On 8 December, the Department for Business, Energy & Industrial Strategy (BEIS) named & shamed another 260 employers for non-compliance with the national minimum wage. Inevitably, press and media coverage of this round of naming & shaming – the 13th since the scheme was rebooted in 2013 – focused on the list being topped by the household-name retailers Primark and Sports Direct.

Primark had somehow managed to underpay 9,735 of its workers a total of almost £232,000 (an average of £24 per worker), but this sum was dwarfed by the combined total of £946,612 that Sports Direct and two employment agencies supplying workers to the controversial retailer’s Shirebrook warehouse had failed to pay to a combined total of 4,362 workers (an average of £217 per worker).

That combined total of £0.95m is the third largest sum of arrears owed by any of the 1,539 employers named & shamed by BEIS to date, and accounts for 54% of the £1.76 million collectively owed by the 260 employers named in this round. But it is still someway short of the £1.74m owed by the London-based security firm TSS Ltd, named & shamed by BEIS in February 2016 and featured as a case study of ‘wage theft’ in the recent Middlesex University Business School research report Unpaid Britain: Wage default in the British labour market.

Indeed, as in previous rounds, the great majority of the 260 appear to be small fry: all but 13 owed less than £10,000 of arrears, 225 (86%) owed less than £5,000, and 137 (53%) owed less than £1,000. Only 36 had underpaid ten or more workers, 199 (76%) had underpaid fewer than five workers, and 120 (46%) had underpaid only one worker. Of the 40 hairdressing businesses, 32 owed less than £2,000, and 26 had underpaid only one or two workers. Similarly, of the 58 hospitality businesses, 43 owed less than £2,000, and 37 had underpaid only one or two workers.

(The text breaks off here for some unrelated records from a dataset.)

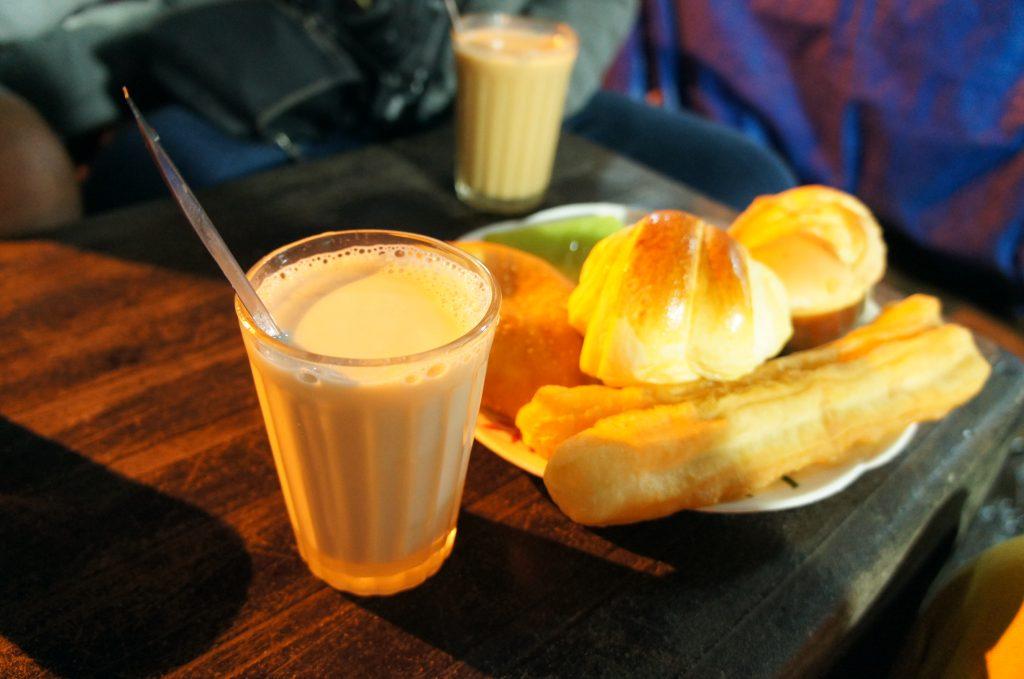 Sữa đậu nành nóng là các món ăn vặt ở Đà Lạt nổi tiếng.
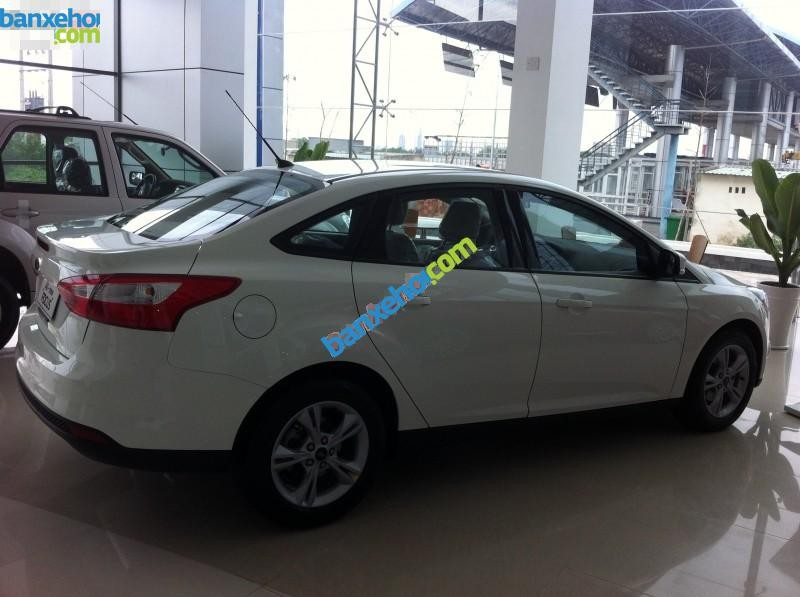 Xe Ford Focus 1.6 2015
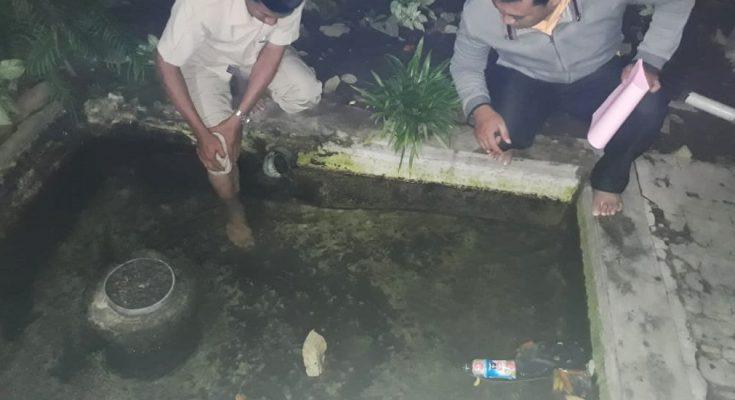 Petugas saat menunjukan kolam dan melakukan olah TKP di lokasi kejadian, tempat korban ditemukan tenggelam. (foto:fat)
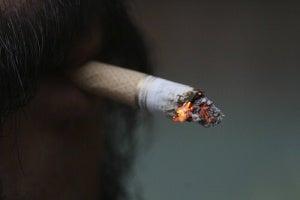 Sluta röka för att hjälpa sköldkörteln
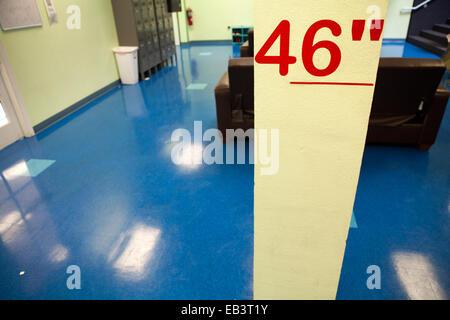 Línea en la pared marcando la altura mínima de participación, 46 pulgadas. Imagen De Stock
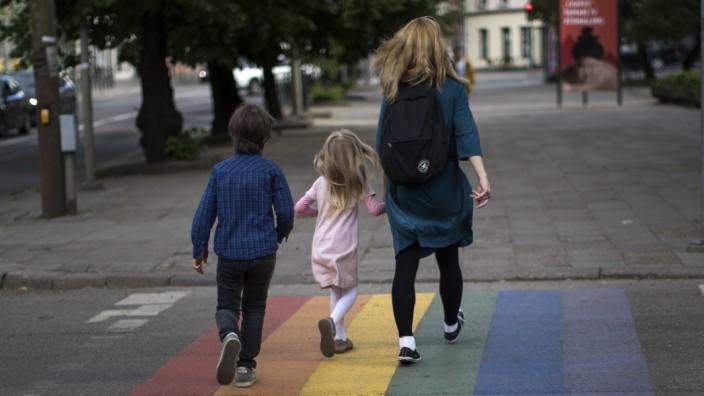 Bundesgerichtshof: Regenbogenfamilien sind zurzeit im Abstammungsrecht benachteiligt.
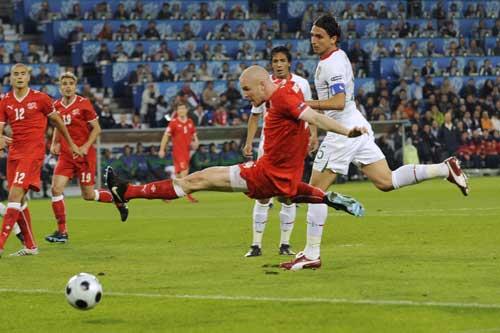 图文:[欧洲杯]葡萄牙VS瑞士 劲射瞬间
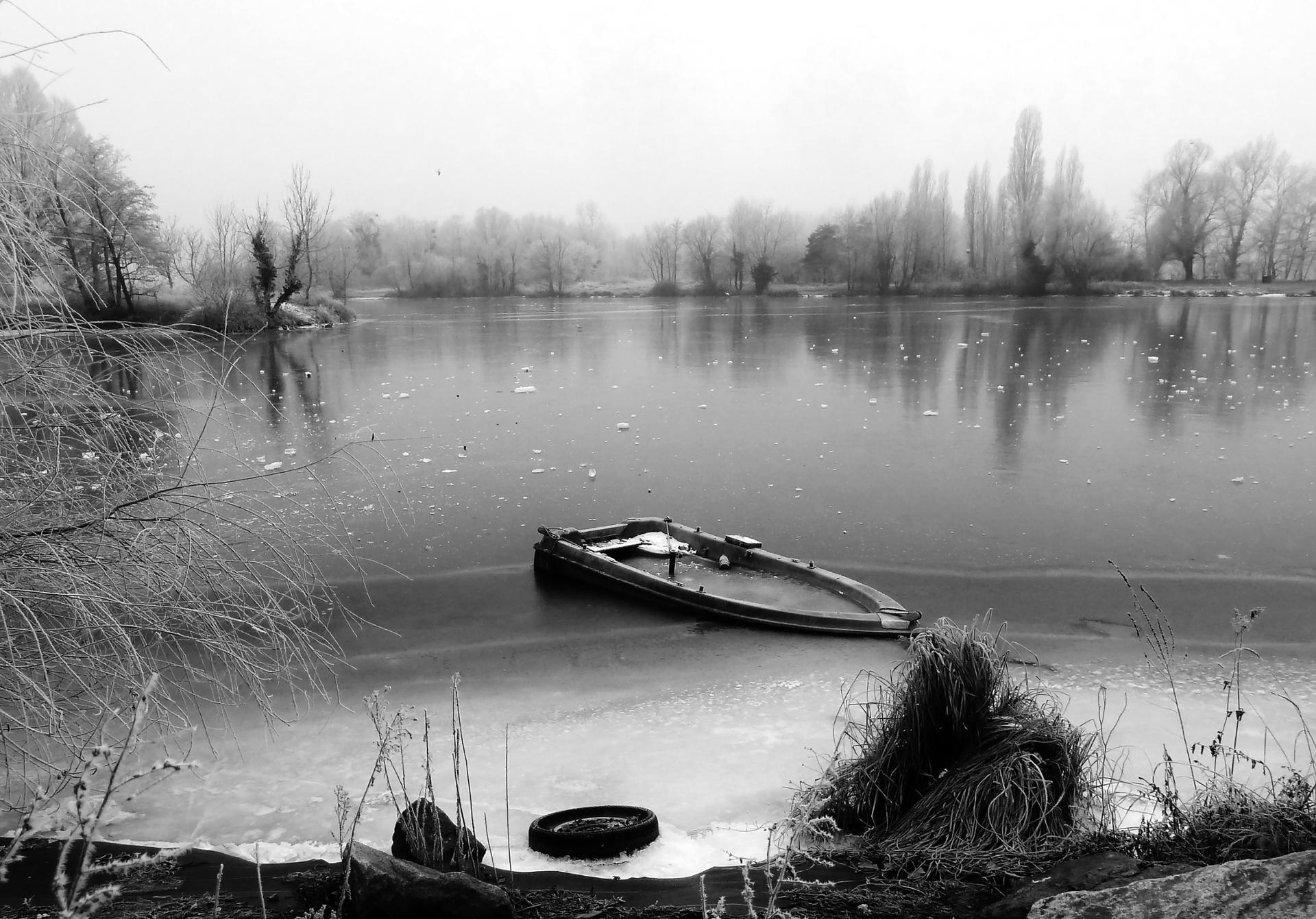 Le calme du lac gelé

To put this round of naming & shaming in context, the Low Pay Commission noted, in its September 2017 report Non-compliance and enforcement of the National Minimum Wage, that 784 (61 per cent) of the 1,279 employers named & shamed by BEIS as of August 2017 had underpaid just one worker. Only six of the 1,279 employers had underpaid more than 1,000 workers.

However, as with the three previous rounds of naming & shaming – in August 2017, February 2017 and August 2016 – what the BEIS press release failed to say is that 39 of the 260 employers also paid further arrears totalling £1,011,190 to 21,495 workers, under the so-called self-correction mechanism quietly introduced by BEIS/HMRC in 2015. Once again, this information was only elicited by a written Parliamentary Question by Caroline Lucas MP (aka my boss).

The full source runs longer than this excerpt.